Por Joseba Santamaria - Viernes, 6 de Abril de 2018 - Actualizado a las 06:01h

La detención de Falciani por orden del Ministerio de Interior para atender una orden internacional de Suiza emitida hace cinco años no tiene ninguna buena pinta. Falciani ya fue juzgado y absuelto en la Audiencia Nacional, colaboró con el Gobierno español de la mano de Montoro y la justicia rechazó su extradición al país helvético. Que ahora se le detenga cuando la justicia suiza tiene que pronunciarse sobre las extradiciones de las políticas catalanistas Anna Gabriel y Marta Rovira hace imposible pensar en una casualidad en el tiempo y apunta más bien a una oferta indisimulada de intercambio entre uno y otras del Estado español a Suiza.

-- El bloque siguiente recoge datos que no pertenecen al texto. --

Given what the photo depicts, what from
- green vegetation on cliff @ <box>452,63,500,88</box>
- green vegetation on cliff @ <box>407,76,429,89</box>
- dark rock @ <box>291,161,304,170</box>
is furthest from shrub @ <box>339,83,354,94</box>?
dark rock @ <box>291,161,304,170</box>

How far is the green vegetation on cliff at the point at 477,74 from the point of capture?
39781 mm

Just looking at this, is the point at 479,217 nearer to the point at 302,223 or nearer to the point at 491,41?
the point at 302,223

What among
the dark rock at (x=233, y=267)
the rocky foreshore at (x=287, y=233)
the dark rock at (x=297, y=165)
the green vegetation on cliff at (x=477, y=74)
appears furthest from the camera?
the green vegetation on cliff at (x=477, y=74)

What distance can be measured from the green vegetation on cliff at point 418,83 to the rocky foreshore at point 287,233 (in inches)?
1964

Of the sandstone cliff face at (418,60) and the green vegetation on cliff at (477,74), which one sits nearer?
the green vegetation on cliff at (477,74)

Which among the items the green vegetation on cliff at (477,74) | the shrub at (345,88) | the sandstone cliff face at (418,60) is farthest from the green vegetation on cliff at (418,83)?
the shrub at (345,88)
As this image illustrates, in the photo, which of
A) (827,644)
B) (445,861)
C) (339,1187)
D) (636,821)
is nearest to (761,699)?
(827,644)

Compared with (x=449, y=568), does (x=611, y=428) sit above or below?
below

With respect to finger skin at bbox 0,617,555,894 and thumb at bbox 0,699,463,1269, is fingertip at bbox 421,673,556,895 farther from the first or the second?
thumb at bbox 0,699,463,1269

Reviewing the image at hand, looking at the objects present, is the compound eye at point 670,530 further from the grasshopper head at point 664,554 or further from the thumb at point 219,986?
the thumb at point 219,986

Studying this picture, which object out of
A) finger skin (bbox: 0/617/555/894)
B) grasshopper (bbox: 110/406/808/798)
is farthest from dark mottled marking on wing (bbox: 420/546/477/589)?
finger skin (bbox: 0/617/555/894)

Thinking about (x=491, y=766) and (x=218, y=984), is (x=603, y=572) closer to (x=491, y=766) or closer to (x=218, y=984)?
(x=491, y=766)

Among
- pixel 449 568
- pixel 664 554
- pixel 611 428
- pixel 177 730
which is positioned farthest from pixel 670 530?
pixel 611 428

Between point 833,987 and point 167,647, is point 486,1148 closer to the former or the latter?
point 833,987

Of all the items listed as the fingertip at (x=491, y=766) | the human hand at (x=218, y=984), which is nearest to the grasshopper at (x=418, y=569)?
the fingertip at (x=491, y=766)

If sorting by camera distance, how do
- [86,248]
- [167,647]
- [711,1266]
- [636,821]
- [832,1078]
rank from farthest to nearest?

Que la chapuza tenga que afinarla luego la Justicia no parece preocuparle a Interior ni al Gobierno de Rajoy, al parecer eso lo dan por hecho. Todo muy chusco desde los valores de una justicia garantista y democrática. Y además refleja un mundo al revés. La lista de Falciani desveló, entre otras muchas cosas, los oscurantistas -y de más que dudosa legalidad-, métodos de la gran banca financiera para atraer capitales y gestionar y ocultar patrimonios millonarios con testaferros, sociedades pantalla y paraísos fiscales para eludir el pago de impuestos. También la necesidad del dinero negro procedente del tráfico de drogas, armas o personas de encontrar espacios de blanqueo. En el caso de España, se optó por dejar la justicia a un lado, evitar cualquier investigación y organizar una amnistía fiscal como vía complementaria para ingresar por la puerta de atrás esos dineros a Hacienda. Ninguno de los presuntos defraudadores españoles incluidos en la lista fue detenido ni juzgado. Pero Falciani -en realidad debería haber recibido reconocimiento social y político por desvelar esas tramas y a los granujas implicados-, acabó en el banquillo y ahora vuelve a ser detenido y puesto en libertad bajo vigilancia como una oferta de mercancía para Suiza. Todo correcto.